**Aim of the exercise**.
Could you output each record below exactly as it stands and leave the pictures out?

**Input for this task**.
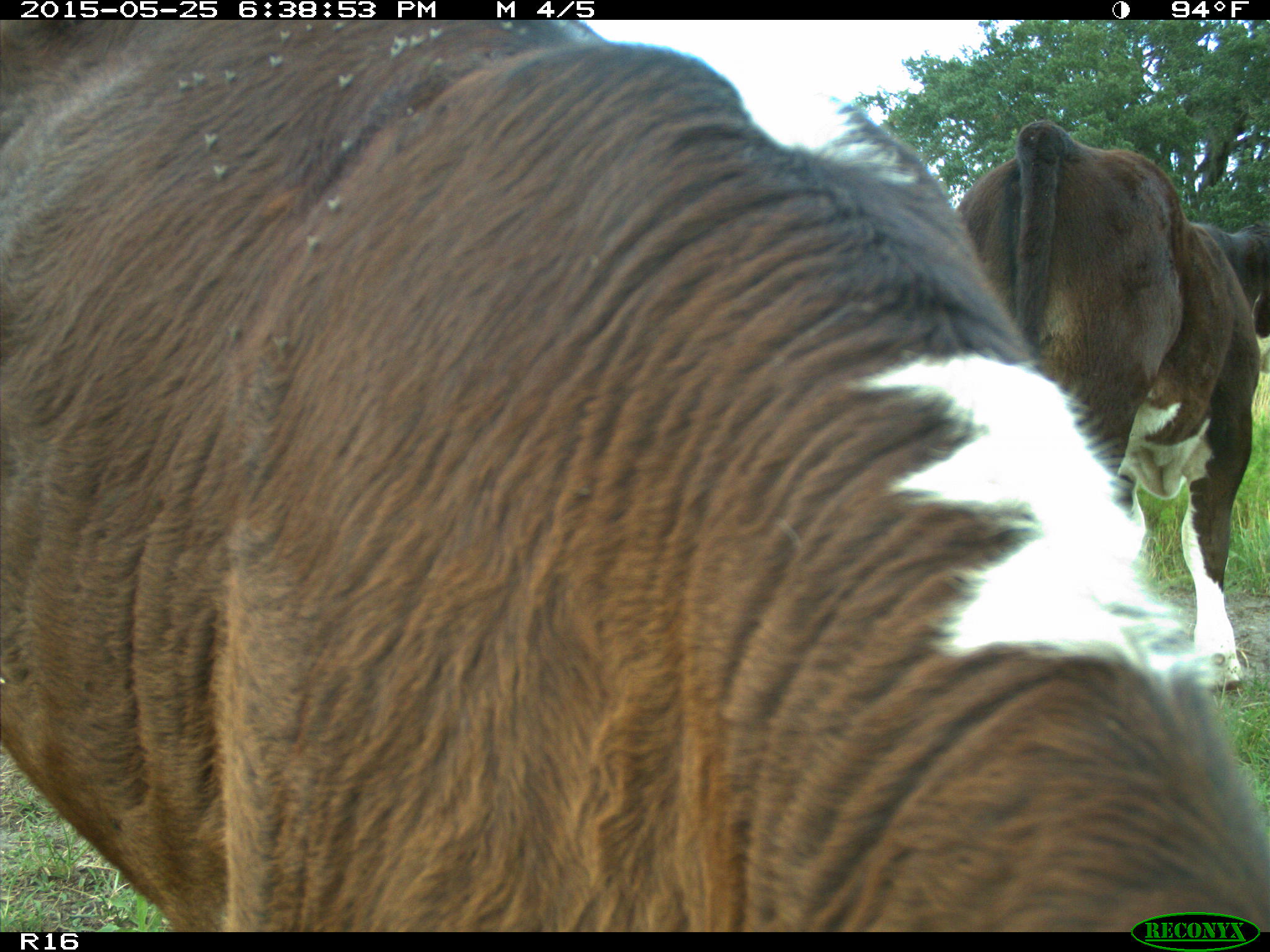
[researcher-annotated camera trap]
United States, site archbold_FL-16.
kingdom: Animalia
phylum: Chordata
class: Mammalia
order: Artiodactyla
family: Bovidae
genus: Bos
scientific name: Bos taurus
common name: domestic cow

**Answer section**.
[researcher-annotated camera trap]
United States, site archbold_FL-16.
kingdom: Animalia
phylum: Chordata
class: Mammalia
order: Artiodactyla
family: Bovidae
genus: Bos
scientific name: Bos taurus
common name: domestic cow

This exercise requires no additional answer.